Che impatto avrà la malattia sulla mia situazione economica? Ho diritto a percepire lo stipendio se non posso lavorare? I lavoratori dipendenti che hanno necessità di sospendere il lavoro a causa di una malattia - e quindi anche i malati di cancro - hanno il diritto di assentarsi per il periodo necessario per le cure e a percepire la retribuzione o un’indennità di malattia commisurata alla retribuzione. Nel settore privato l’indennità di malattia viene pagata dal quarto giorno successivo all’inizio della malattia fino a un massimo di 180 giorni per ciascun anno solare. Per i lavoratori del pubblico impiego il periodo massimo di assenza retribuita è di 18 mesi, mentre il trattamento economico si modifica nel tempo: k dall’inizio della malattia fino al 9° mese compreso: intera retribuzione; k dal 10° al 12° mese di assenza: 90% della retribuzione; k dal 13° al 18° mese di assenza: 50% della retribuzione. I lavoratori hanno inoltre diritto all’anzianità di servizio per tutto il periodo di assenza per malattia. Esistono però sostanziali differenze tra i diversi contratti collettivi nazionali di lavoro: è pertanto essenziale verificare le tutele garantite dal proprio contratto. L’assenza per malattia deve essere comunicata tempestivamente al datore di lavoro, indicando anche l’indirizzo presso il quale si è a disposizione per eventuali controlli medico-fiscali.

8.02

Sono un lavoratore autonomo: che tutele ho?
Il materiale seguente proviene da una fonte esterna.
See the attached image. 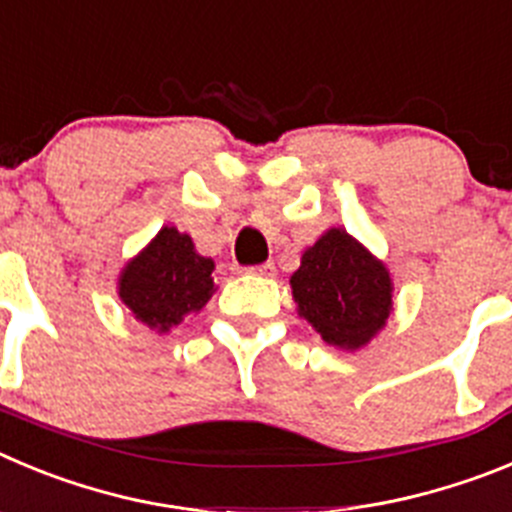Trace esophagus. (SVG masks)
<instances>
[{"label": "esophagus", "instance_id": "obj_1", "mask_svg": "<svg viewBox=\"0 0 512 512\" xmlns=\"http://www.w3.org/2000/svg\"><path fill=\"white\" fill-rule=\"evenodd\" d=\"M247 273L262 275V278H273V275H275V265H273V262H262V265L247 267Z\"/></svg>", "mask_w": 512, "mask_h": 512}]
</instances>
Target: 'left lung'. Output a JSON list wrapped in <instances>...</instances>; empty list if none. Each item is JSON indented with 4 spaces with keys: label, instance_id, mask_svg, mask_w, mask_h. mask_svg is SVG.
<instances>
[{
    "label": "left lung",
    "instance_id": "left-lung-1",
    "mask_svg": "<svg viewBox=\"0 0 512 512\" xmlns=\"http://www.w3.org/2000/svg\"><path fill=\"white\" fill-rule=\"evenodd\" d=\"M298 316L319 331L331 347L370 344L393 313V280L367 247L334 227L316 239L290 275Z\"/></svg>",
    "mask_w": 512,
    "mask_h": 512
}]
</instances>
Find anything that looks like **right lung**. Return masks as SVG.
Instances as JSON below:
<instances>
[{"label":"right lung","mask_w":512,"mask_h":512,"mask_svg":"<svg viewBox=\"0 0 512 512\" xmlns=\"http://www.w3.org/2000/svg\"><path fill=\"white\" fill-rule=\"evenodd\" d=\"M214 260L196 252L193 239L163 227L119 275V298L137 321L165 334L188 313H199L214 293Z\"/></svg>","instance_id":"obj_1"}]
</instances>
La tutela dei lavoratori autonomi costretti a sospendere il lavoro per cancro è più limitata rispetto a quella riservata ai lavoratori dipendenti e cambia notevolmente a seconda dell’ente previdenziale di appartenenza. Se iscritti alla gestione separata Inps, i lavoratori hanno diritto a un’indennità di malattia per circa due mesi l’anno ed eventualmente all’indennità di degenza ospedaliera. La sua entità dipende dal reddito percepito nell’anno precedente e oscilla tra gli 11 e i 22 euro al giorno.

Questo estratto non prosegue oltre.